Electric car manufacturer Tesla recently fell prey to an illicit undertaking called “cryptojacking.”
This is according to a recently released report by cyber security company, Redlock.
Redlock’s research CSI team uncovered that the hackers gained access to Tesla’s Kubernetes console – a system for containerized apps that was originally designed by Google – which unfortunately, was not password protected.
Within one pod, access credentials were left wide-open to Tesla’s AWS (Amazon Web Services) environment which held an Amazon S3 (Simple Storage Service) bucket that contained sensitive data such as telemetry.
Aside from the data exposure, the hackers were mining for cryptocurrency from within one of Tesla’s Kubernetes pods.
The CSI team took note of some advanced evasion measures that were used in the attack. Unlike other crypto mining instances, the hackers did not use a commonly used public mining pool in this attack.

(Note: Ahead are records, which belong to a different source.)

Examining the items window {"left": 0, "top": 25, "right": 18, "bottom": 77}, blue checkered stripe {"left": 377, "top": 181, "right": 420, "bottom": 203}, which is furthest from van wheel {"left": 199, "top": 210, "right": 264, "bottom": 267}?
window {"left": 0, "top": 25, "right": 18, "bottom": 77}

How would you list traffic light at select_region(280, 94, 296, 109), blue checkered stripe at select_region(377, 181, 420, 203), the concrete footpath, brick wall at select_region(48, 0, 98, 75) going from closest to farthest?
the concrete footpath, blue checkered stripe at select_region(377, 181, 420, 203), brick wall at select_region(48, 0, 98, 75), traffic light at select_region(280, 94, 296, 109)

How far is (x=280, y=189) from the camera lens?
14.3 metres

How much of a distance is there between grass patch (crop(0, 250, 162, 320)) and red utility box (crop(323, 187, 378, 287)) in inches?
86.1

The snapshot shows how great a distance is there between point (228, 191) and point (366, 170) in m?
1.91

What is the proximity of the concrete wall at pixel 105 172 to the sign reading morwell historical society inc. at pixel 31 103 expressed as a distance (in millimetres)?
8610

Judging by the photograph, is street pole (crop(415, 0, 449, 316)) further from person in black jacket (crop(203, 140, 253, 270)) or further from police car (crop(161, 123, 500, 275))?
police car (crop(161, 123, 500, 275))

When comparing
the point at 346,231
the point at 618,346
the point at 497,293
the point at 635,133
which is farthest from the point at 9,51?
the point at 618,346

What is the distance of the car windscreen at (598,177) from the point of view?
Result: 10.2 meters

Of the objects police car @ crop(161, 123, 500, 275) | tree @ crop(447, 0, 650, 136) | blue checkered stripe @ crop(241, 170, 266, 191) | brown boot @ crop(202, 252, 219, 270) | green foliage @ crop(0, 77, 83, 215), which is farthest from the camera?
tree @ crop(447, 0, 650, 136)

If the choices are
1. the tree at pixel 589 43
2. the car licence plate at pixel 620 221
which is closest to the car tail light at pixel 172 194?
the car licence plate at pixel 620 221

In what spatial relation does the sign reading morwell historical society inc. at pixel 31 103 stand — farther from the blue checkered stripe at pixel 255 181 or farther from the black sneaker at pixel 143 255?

Instead, they placed mining pool software and set up the malicious script to link to an unlisted or semi-public endpoint. This makes it double challenging for standard IP/domain-based threat intelligence feeds to discover the malicious activity, they said.
According to the research, the Tesla hackers also concealed the true IP address of the mining pool server behind Cloudflare, a free content delivery network (CDN) service. The hackers can utilize a new IP address on-demand by logging in for free CDN services. This makes IP address-based recognition of crypto mining activity even harder.
In fact, the mining software was configured to listen on a non-standard port, which makes it difficult to detect the activity based on port traffic. Moreover, the CSI team also noticed on Tesla’s Kubernetes dashboard that CPU usage was not very high. The hackers had most likely constructed the mining software to keep the usage low to evade detection, the research team explained.
Fortunately, the firm had nothing to worry about with regards to the computing resources being diverted to crypto mining anymore. The RedLock CSI team have immediately reported the incident to Tesla and the issue was quickly remedied.